__Exercise instructions__
**1.** Name every author of the SPHINCS paper listed in the post on post-quantum signatures.
**2.** Resume the post on post-quantum signatures, picking up right after its final sentence.

__Excerpt to read__
# # # # # # #

Tuesday, November 25, 2014

Post-Quantum Signatures

This week's Study Group was led by Peter Scholl who spoke about hash-based signatures and in particular a recent paper by Bernstein, Hopwood, Hulsing, Lange, Niederhagen, Papchristodoulou, Schwabe and Wilcox O'Hearn, called SPHINCS: practical stateless hash-based signatures [1].

Most real-world signature schemes like RSA and DSA can be broken by a quantum computer, due to Shor's algorithm [2]. One could use lattice-based signatures but their security is not well understood: the authors of [1] note that "their quantitative security levels are highly unclear" even in the pre-quantum setting.

On the other hand, hash-based signature schemes using 'quantum-resistant' one-way hash functions are secure in the quantum setting [3], although the symmetric security parameter needs to be doubled for quantum resistance due to Grover's algorithm [4]. The trouble is that such schemes tend to be inefficient or stateful, where the latter means one cannot have a signing key shared across multiple devices and the scheme may be vulnerable to 'restart attacks' where the scheme is forced to re-use a secret key, compromising security. The paper of Peter's talk seeks to address this by constructing a (relatively) efficient, stateless, hash-based signature scheme called SPHINCS. The construction is proved secure “based on weak standard-model assumptions, avoiding collision resistance and the random-oracle model”.

One Time Signature Schemes

First, we revisited the Lamport One Time Signature (OTS) scheme. (This isn't the OTS used in the paper but it will serve as a reasonable approximation.) Here your secret key is a sequence of pairs of bitstrings $(x_0, y_0), ..., (x_n, y_n)$ and the public key is the sequence of pairs of hashes $(H(x_0), H(y_0)), ..., (H(x_n), H(y_n))$. To sign a message $m$ one takes each bit $m_i$ of $m$ and selects $x_i$ or $y_i$ according to whether $m_i$ is 0 or 1. To verify a signature one hashes each $x_i$ or $y_i$ in the signature and checks the output against the public key. This is called “One Time” since the secret key can only sign one message before security is seriously compromised: your signature reveals half of the elements of the secret key.

# # # # # # #

__Entries supplied__

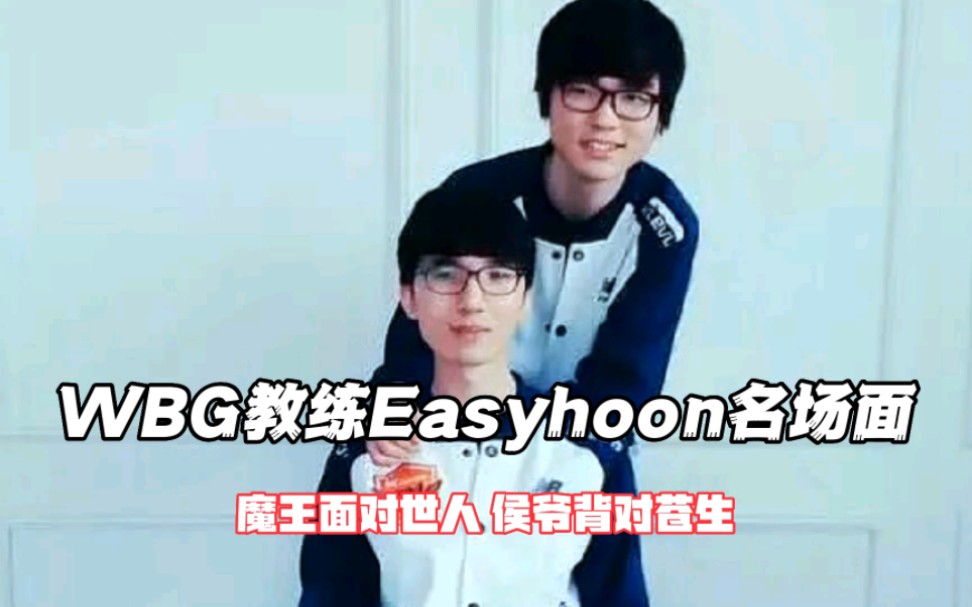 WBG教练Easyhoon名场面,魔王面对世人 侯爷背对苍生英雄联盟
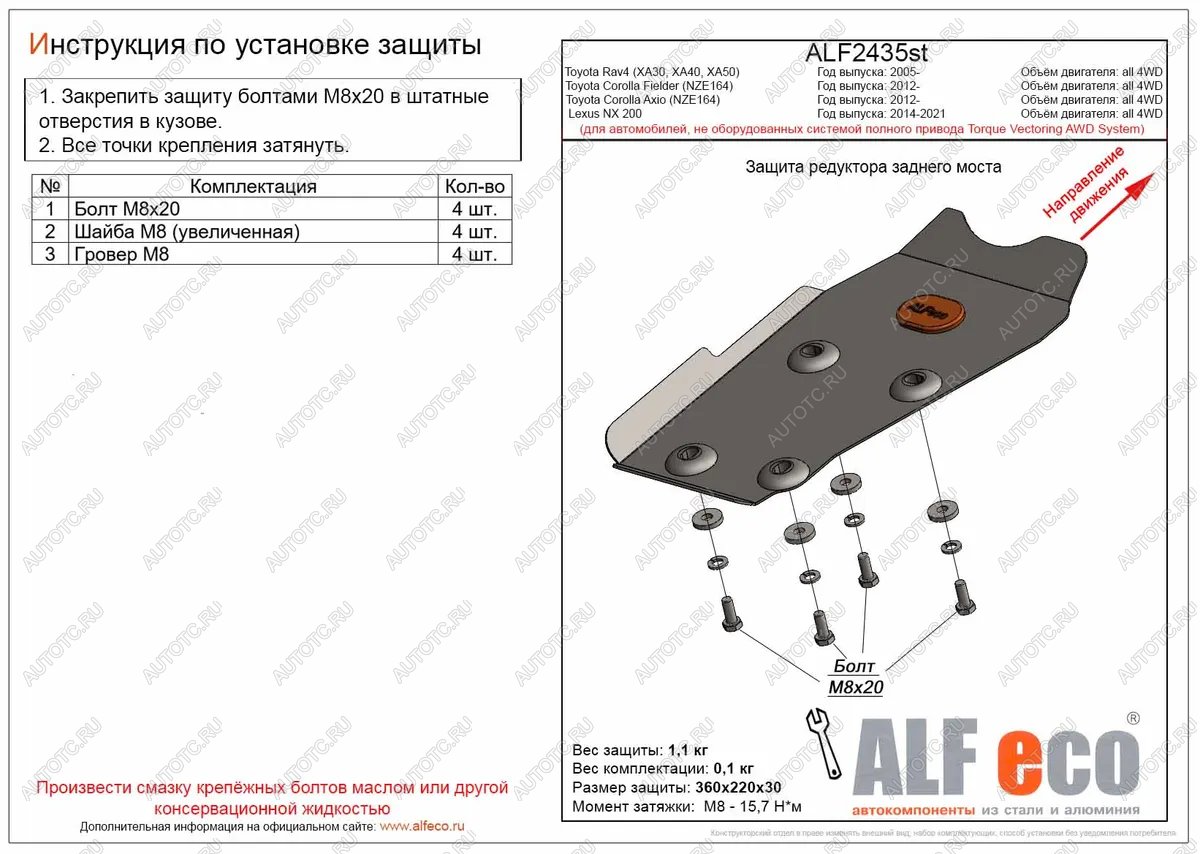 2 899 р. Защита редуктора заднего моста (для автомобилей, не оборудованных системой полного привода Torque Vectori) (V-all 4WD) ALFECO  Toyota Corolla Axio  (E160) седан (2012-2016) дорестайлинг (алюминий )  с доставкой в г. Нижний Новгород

# # # # # # #

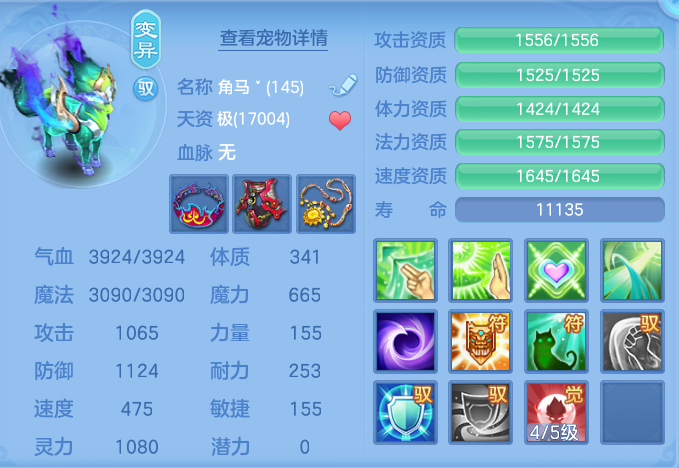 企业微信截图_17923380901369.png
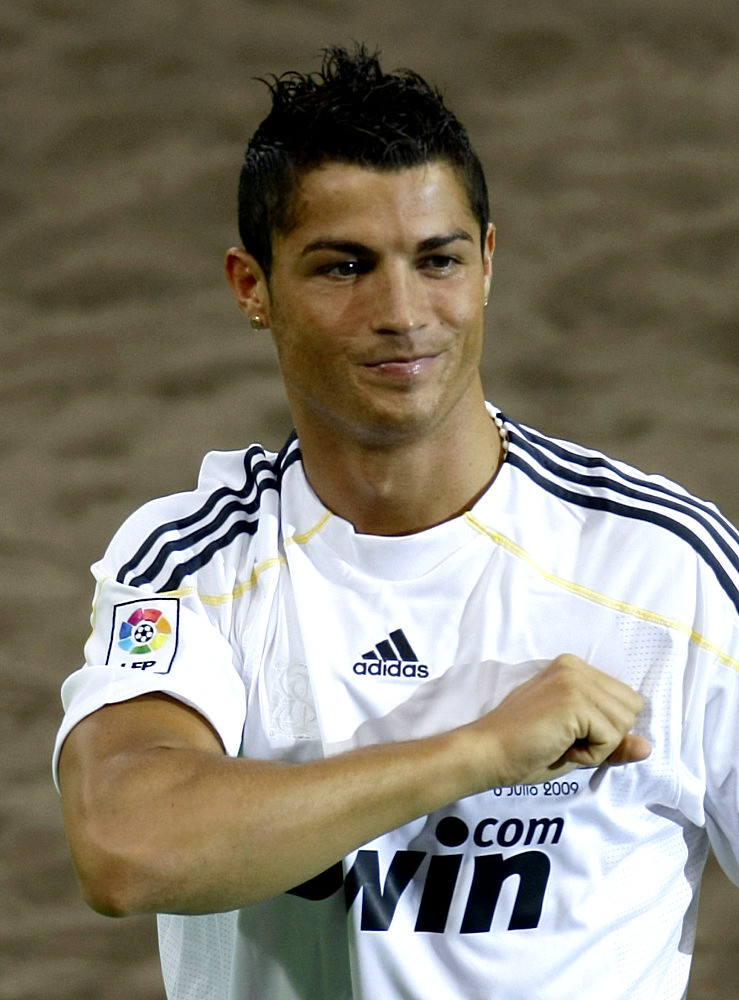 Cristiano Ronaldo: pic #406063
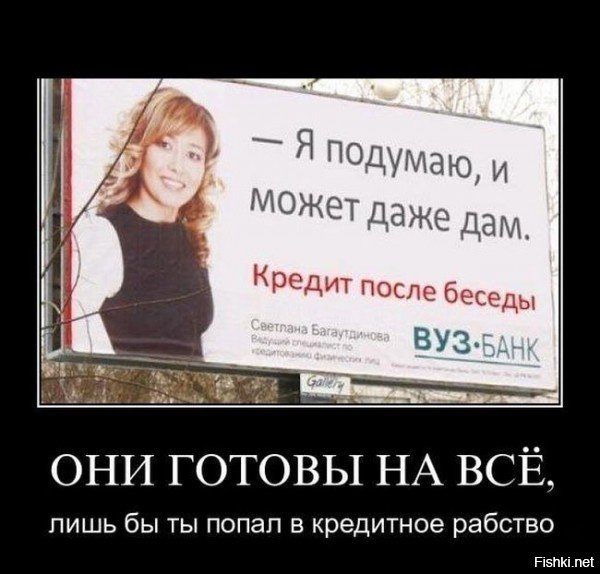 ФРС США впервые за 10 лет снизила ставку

# # # # # # #

__Responses by item number__
**1.** Bernstein, Hopwood, Hulsing, Lange, Niederhagen, Papchristodoulou, Schwabe and Wilcox O'Hearn

**2.**
From 'One Time' to 'Many Times'

A natural way to build “many time” signature schemes is to iterate OTS schemes. The trouble is that doing this in a naive way means the verification algorithm needs a huge number of public key components, enough for all the bits of all the messages you ever want to sign! Instead, we compress each OTS public key using a “Merkle tree” where the (original) OTS public keys are the leaf nodes and parents are constructed by hashing the concatenation of the children (together with a bitmask for added security). We want the (new) public key to be the root of this tree and so our signature must supply enough information (in as brief a way as possible) for the verifier to recover the root. This is how we do it:
  • Given the path from a leaf to the root, let the sequence of siblings of each node on the path be called the authentication path of the leaf. 
  • In a signature, supply the index of the leaf node used and its authentication path.
  • With the leaf and its sibling, the verifier can construct the parent.
  • Then with the sibling of the parent, the verifier can construct the grandparent.
  • The verifier continues like this, using the siblings given in the authentication path to recover the root node i.e. the public key.  
So we now have a scheme with a practical-sized public key. We can also shrink the secret key by just storing a seed to a Pseudo-Random Generator which will then output the many OTS secret keys which, when hashed, give the leaves of the Merkle tree. However, we haven't “eliminated the state”, to use the authors' phrase: one must store a counter recording which OTS secret keys have been used so far. 
"Eliminating the State"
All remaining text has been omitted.